The pesticide was designed to kill worms infesting the roots of banana trees on Latin American plantations. Jury selection for the first of the lawsuits began last month in California.

This is the first time any case for a banana worker has come before a U.S. court. The cases raise the issue of whether multinational companies should be held accountable in the country where they are based or the countries where they employ workers, legal experts said.

In the lawsuits, Dole Fresh Fruit Co. and Standard Fruit Co., now a part of Dole, are accused of negligence and fraudulent concealment in their use of the pesticide. Dow Chemical Co. and Amvac Chemical Corp., manufacturers of the pesticide, "actively suppressed information about DBCP's reproductive toxicity," according to allegations in the lawsuit.

The U.S. Environmental Protection Agency's Website says the chemical was used as a fumigant on more than 40 different crops in the U.S. until it was largely phased out by 1979. Long-term exposure to the pesticide causes male reproductive problems, including decreased sperm count, according to the site, which lists DBCP as a "probable human carcinogen." In April, all five lawsuits were placed under the jurisdiction of one judge in Los Angeles.

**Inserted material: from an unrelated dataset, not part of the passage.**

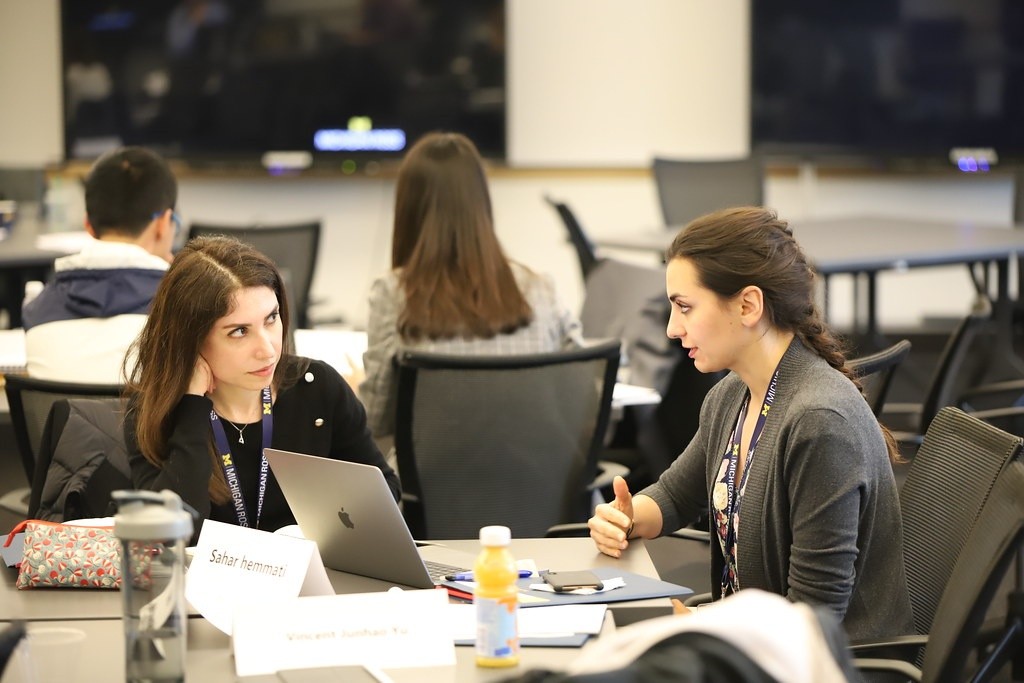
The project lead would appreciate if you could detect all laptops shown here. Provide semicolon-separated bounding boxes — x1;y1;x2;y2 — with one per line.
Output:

The legal actions involve claims on behalf of workers from Nicaragua, Honduras, Panama, Guatemala, and Costa Rica. Other growers and manufacturers are named as defendants. It is alleged that Dow and Amvac knew about DBCP's toxicity as early as the 1950s, and that scientists employed by Dow had noted atrophied testes in laboratory animals exposed to the pesticide. Defendants, however, continued to market, sell, and use pesticide products containing DBCP outside of the United States, including Nicaragua.

The lawsuit claims the pesticide was sprayed under tree canopies and fell in droplets onto workers and seeped into the water supply. Plantation workers were allowed to ingest and bathe in contaminated water when they lived in company-supplied housing on Nicaraguan banana plantations, according to the lawsuit.

It's alleged that Dole neither warned the workers of the dangers of exposure nor tried to protect them by issuing gloves, safety glasses, or masks.